Apparently the stricken nuclear plant has
already released 50,000 trillion Becquerel’s of radiation which would put
Fukushima in as a category 7 nuclear accident which is still less than
Chernobyl however The Fukushima plant is still continuing to leak radiation
from its reactors and TEPCO have claimed the problem could take another 40
years to fix, and to top that statistic the whole situation is less than
stable.
Fukushima is basically a ticking time bomb.
The slightest disturbance i.e. a small
earthquake and there are many as the stricken plant sits on a fault line
causing a pipe to burst and an evacuation of the crew could set off a full
scale melt down at all 3 nuclear power stations taking the catastrophe far and
beyond what happened at Chernobyl.
To make matters worse TEPCO in a moment of panic
pumped in sea water from the Pacific in a desperate attempt to keep water above
the melting core but as we well know sea
water contains salt which corroded any remaining working pumps at the site.
They resorted to sending in suicide squads
into the crippled plant to hose water onto the melting reactor.
And the situation has now worsened.
This accident has released enormous amount
of iodine into the atmosphere, Iodine is soluble, and when it rains it soaks
into the soils and of course into the food system.
Farmers there are now dumping milk and
crops and the local economy has collapsed.
It's
been over half a decade since Japan's Fukushima Daiichi nuclear power station
suffered a catastrophic meltdown which topped the International Nuclear Event
Scale due to its severity.
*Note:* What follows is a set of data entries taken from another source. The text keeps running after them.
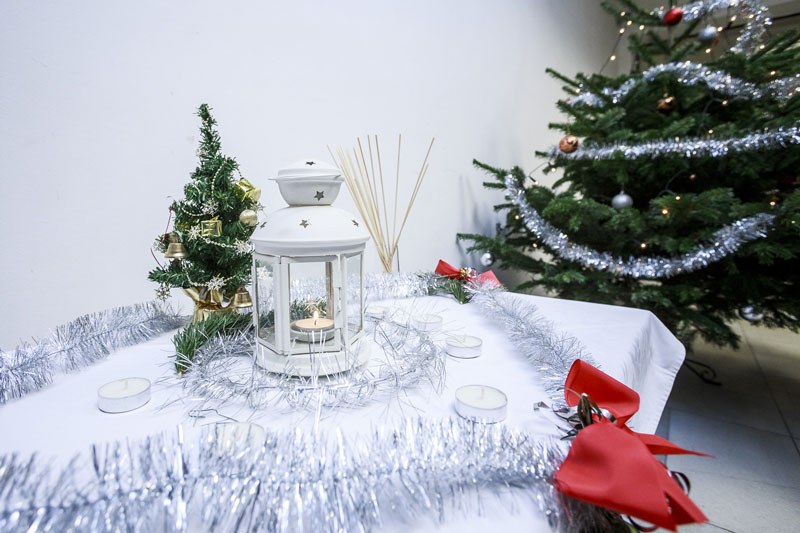 Lucerna v radnici – betlémské světlo pro všechny.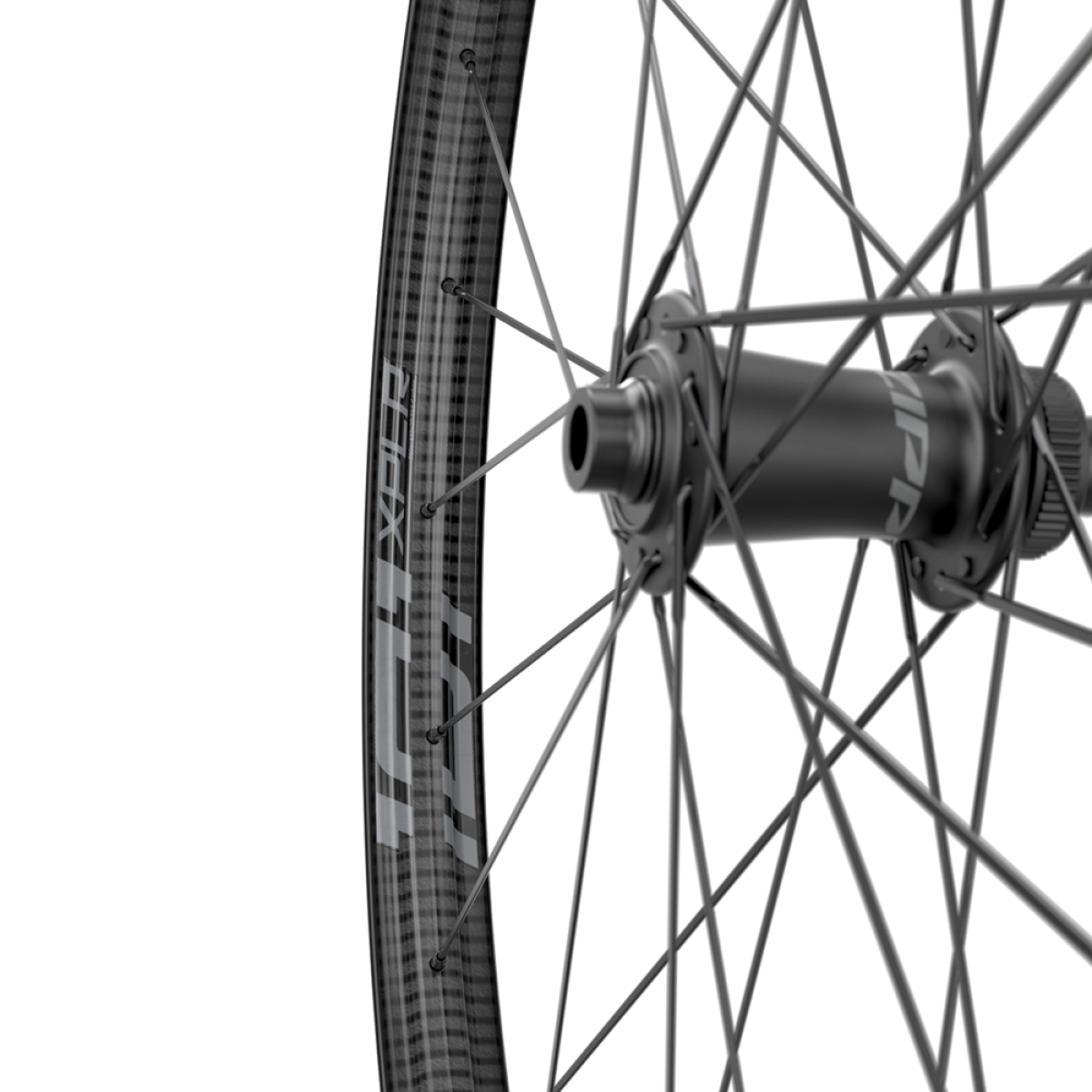 Rueda delantera ZIPP 101 XPLR 700c DISC Centerlock Tubeless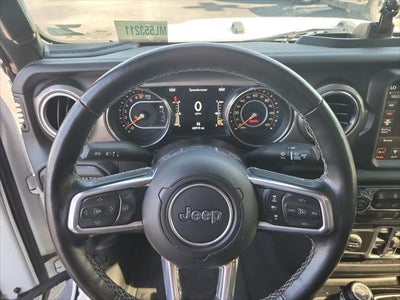 2021 Jeep Gladiator Overland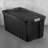 Sterilite 50 Gal Rugged Industrial Stackable Storage Tote w/ Lid, 9 Pack-98904358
Radiation loves to hang around, and researchers
conducting operations with robots inside the damaged reactors were met with
radiation levels at their highest point since the actual meltdown back in 2011.
In fact, the radiation level is so elevated
that the robot operators had to quickly recall one of their robotic probes
because it began to literally go blind.
Like sending a rover to another planet, the
mission for robot operators from the Tokyo Electric Power Company (TEPCO) is to
monitor the status of the failed reactors and the nuclear materials housed
within.
Unfortunately, the radiation level of the
reactor units was high enough to actually begin to damage one of the robots'
camera systems, and could have completely blinded the view for the operator and
left the bot stranded in the radioactive hellscape. (In layman's terms what they
are saying here is no technology has yet been invented to fix the problem,
humans or robots cannot get anywhere near the rector long enough to fix the
problem so TEPO's claim it will take another 40 years to fix the problem is
probably a very conservative guess)
However, TEPCO was able to study some of
the readings taken by the robots before things went awry.
The scientists have estimated the level of
radiation to be anywhere from 530 Sieverts per hour to 650 Sieverts per hour.
Those numbers are representative of the
amount of radiation an object would expect to be bombarded with over a specific
period of time.
To add a bit of scope to that, it's
estimated that just one Sievert will cause fatal cancer in approximately 5% of
people, while a dose of five Sieverts will kill 50% of people exposed to it
within a month.
As little as 90 millisieverts (0.09 Sieverts)
accumulated over time can increase cancer risk in both adults and children.
(With 300 tons of this stuff washing into the Pacific every day how long will
it take before it kills the Pacific Ocean, it is a big ocean but not that big)
Later this month TEPCO plans to send yet
another probe into the reactor to take additional readings and hopefully paint
a clearer picture of just what exactly is going on inside.